J'ai toujours adoré ça, depuis mon enfance. Tu connais l'histoire la boîte de céréales ?
Euh... Non ?
C'est une bonne histoire ! J'aime bien la raconter. Quand j'avais 8 ou 9 ans, je faisais les courses avec mon père dans un supermarché. Et il y avait une promotion sur une boîte de céréales avec un CD dedans. C'était juste un logiciel basique, avec des sons répétés en boucle. Mais ça m'a fasciné. Je n'avais jamais réfléchi à la musique en terme de couches. J'étais sidéré de pouvoir par exemple choisir la piste vocale, la moduler... ou seulement les instruments. A partir de là, la musique est devenue un passe-temps. J'ai demandé à mon père de m'acheter un logiciel de qualité. Et c'est devenu une passion.
T'écoutais qui quand tu étais plus jeune ?
Daft Punk. J'avais emprunté l'album "Homework" à un ami, j'en étais dingue. L'électro française m'a toujours influencé, tout comme la musique dance.
Tu as suivi une formation classique où tu jouais du saxophone. Est-ce que ça apporte une couleur à ta musique ?

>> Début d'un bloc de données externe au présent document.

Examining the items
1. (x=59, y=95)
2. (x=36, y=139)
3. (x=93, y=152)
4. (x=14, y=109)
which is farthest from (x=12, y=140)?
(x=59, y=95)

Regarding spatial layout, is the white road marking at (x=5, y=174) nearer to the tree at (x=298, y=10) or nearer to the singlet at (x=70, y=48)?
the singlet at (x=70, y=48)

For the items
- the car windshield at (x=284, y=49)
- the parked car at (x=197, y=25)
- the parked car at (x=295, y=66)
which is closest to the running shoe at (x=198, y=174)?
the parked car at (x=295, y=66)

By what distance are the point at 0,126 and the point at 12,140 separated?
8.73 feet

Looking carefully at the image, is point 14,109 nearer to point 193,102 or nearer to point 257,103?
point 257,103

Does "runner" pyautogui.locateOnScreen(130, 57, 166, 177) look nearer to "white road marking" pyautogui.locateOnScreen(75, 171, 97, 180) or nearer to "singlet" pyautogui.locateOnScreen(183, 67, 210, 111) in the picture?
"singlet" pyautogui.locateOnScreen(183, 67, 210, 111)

Le saxophone c'était bien mais je ne pouvais jouer qu'une note à la fois. Ca m'a toujours frustré ! Je ne pouvais pas tout contrôler. Ai-je précisé que j'étais un control freak ? (Rires) Donc c'est peut-être pour ça que je me suis dirigé vers l'électro... Quelque part, je me suis construit en opposition. Ceci dit, ça m'a beaucoup servi. Dans mes chansons, il y a souvent du piano et beaucoup de cordes. Avoir ce "bagage" classique m'a servi à comprendre la musique. Quand j'ai commencé à faire de la musique sur des logiciels, je savais déjà lire des notes, je savais comment se construisait une mélodie. Je connaissais la théorie. Ca m'a été très utile.
Tu as choisi ton nom de scène d'après une chanson de Bon Iver, devenu le spécialiste des chansons d'ambiance, très calme. J'ai l'impression que toi aussi tu essaies d'insuffler ce côté très relaxant à ta musique...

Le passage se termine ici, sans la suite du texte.